__INSTRUCTIONS TO FOLLOW__
Which lines in the material below contain the word "separation"? Pick out each of them and copy it whole.

-- start SUPPLIED DATA --

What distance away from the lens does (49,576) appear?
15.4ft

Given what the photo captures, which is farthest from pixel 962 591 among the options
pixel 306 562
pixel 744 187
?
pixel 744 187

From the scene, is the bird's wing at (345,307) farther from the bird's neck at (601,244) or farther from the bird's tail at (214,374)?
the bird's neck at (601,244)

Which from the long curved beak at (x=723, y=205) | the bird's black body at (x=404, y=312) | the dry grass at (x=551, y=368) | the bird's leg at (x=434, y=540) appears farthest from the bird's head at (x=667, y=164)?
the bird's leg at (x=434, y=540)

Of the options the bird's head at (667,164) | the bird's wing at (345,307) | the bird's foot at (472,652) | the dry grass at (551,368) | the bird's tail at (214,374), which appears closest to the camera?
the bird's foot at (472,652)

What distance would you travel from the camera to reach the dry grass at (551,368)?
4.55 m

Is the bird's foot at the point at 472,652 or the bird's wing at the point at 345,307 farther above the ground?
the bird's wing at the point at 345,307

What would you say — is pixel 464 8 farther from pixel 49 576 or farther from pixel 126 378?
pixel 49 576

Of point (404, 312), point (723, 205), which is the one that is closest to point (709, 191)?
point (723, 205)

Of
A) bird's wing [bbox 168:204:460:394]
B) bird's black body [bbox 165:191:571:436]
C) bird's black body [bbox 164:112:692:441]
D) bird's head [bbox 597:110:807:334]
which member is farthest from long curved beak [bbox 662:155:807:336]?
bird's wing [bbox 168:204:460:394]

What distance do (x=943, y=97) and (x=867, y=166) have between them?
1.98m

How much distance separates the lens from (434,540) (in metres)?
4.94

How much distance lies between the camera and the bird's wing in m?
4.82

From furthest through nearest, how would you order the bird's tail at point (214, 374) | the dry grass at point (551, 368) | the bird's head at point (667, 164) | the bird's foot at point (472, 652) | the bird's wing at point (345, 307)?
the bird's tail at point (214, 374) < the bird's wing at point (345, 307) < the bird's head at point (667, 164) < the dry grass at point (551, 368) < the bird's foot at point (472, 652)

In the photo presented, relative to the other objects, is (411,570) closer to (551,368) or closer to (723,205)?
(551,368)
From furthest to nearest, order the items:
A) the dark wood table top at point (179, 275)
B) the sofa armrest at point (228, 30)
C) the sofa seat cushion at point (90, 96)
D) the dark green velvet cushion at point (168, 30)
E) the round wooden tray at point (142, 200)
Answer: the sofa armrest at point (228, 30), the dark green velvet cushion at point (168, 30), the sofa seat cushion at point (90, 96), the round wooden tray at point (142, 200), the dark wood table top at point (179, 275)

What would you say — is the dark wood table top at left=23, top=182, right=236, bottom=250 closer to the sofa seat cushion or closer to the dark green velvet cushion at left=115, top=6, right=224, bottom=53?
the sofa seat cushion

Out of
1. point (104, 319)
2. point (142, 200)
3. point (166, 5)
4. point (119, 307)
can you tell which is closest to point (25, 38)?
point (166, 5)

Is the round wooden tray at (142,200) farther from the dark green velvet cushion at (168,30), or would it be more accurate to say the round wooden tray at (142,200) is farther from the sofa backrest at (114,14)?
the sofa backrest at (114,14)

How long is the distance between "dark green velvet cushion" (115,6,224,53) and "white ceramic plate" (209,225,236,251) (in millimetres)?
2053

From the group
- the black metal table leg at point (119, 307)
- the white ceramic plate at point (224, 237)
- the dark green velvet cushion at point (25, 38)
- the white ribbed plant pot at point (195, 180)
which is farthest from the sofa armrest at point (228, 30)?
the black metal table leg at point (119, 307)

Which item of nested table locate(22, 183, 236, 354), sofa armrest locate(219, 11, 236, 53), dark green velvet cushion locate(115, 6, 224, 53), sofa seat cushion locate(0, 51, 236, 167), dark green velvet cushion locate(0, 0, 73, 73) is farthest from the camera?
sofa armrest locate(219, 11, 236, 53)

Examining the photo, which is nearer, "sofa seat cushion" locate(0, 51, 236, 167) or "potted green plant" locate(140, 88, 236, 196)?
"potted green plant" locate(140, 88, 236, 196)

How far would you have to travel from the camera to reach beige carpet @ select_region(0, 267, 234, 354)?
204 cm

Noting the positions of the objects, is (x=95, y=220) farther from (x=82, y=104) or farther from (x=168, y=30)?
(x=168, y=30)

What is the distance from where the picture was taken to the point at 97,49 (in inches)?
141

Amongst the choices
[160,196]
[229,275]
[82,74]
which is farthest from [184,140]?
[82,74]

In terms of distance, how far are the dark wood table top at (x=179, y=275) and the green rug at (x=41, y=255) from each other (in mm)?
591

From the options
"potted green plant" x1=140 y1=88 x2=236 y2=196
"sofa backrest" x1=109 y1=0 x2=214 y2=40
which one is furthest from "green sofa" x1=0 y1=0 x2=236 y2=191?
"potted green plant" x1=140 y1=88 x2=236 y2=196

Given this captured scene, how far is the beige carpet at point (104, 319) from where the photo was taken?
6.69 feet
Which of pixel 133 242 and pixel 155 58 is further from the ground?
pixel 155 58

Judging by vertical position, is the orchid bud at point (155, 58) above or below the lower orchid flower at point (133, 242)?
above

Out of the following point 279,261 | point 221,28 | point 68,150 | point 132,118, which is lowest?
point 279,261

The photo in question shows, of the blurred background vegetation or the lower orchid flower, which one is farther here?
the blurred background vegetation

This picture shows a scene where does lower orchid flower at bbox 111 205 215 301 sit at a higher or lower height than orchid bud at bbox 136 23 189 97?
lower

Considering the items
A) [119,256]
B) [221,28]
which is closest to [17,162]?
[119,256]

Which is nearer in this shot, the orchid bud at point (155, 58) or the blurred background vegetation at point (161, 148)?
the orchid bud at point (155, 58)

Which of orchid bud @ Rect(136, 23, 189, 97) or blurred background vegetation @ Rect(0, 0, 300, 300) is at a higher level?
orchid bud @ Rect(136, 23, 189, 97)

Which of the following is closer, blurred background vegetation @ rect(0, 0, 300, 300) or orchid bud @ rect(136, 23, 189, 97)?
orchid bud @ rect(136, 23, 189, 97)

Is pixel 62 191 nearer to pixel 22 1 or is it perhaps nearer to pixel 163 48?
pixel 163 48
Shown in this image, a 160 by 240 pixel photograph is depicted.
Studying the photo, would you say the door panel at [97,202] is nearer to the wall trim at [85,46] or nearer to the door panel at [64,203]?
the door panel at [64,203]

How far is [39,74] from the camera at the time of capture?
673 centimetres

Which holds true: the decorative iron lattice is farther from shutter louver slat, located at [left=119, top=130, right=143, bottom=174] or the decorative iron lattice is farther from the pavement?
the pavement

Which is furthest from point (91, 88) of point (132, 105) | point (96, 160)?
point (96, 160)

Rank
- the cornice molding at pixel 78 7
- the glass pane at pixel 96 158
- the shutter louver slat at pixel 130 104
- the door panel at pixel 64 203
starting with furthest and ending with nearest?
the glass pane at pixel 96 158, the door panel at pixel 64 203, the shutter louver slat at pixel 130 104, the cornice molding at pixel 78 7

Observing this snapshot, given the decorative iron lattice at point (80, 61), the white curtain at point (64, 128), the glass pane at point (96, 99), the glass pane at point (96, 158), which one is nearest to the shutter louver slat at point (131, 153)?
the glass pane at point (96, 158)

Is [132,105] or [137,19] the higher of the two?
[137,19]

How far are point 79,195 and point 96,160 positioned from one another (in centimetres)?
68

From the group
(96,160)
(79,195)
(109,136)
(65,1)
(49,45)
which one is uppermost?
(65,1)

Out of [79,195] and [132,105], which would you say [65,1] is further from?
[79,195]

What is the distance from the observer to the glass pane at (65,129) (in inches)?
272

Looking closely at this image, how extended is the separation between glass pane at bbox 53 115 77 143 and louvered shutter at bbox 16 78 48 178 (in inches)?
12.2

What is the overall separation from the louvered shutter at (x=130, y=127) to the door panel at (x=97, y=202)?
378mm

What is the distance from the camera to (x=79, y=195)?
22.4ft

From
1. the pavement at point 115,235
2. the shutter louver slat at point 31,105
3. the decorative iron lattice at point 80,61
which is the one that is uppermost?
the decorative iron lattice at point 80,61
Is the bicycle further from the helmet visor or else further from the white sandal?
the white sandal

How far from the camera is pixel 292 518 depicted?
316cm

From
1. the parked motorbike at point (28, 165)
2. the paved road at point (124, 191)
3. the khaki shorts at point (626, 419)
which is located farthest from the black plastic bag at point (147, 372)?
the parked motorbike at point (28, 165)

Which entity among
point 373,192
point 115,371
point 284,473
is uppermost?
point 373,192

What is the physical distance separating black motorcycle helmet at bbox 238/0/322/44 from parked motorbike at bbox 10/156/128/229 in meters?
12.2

-- end SUPPLIED DATA --

__EXPECTED ANSWER__
Looking closely at this image, how extended is the separation between glass pane at bbox 53 115 77 143 and louvered shutter at bbox 16 78 48 178 (in inches)?
What is the overall separation from the louvered shutter at (x=130, y=127) to the door panel at (x=97, y=202)?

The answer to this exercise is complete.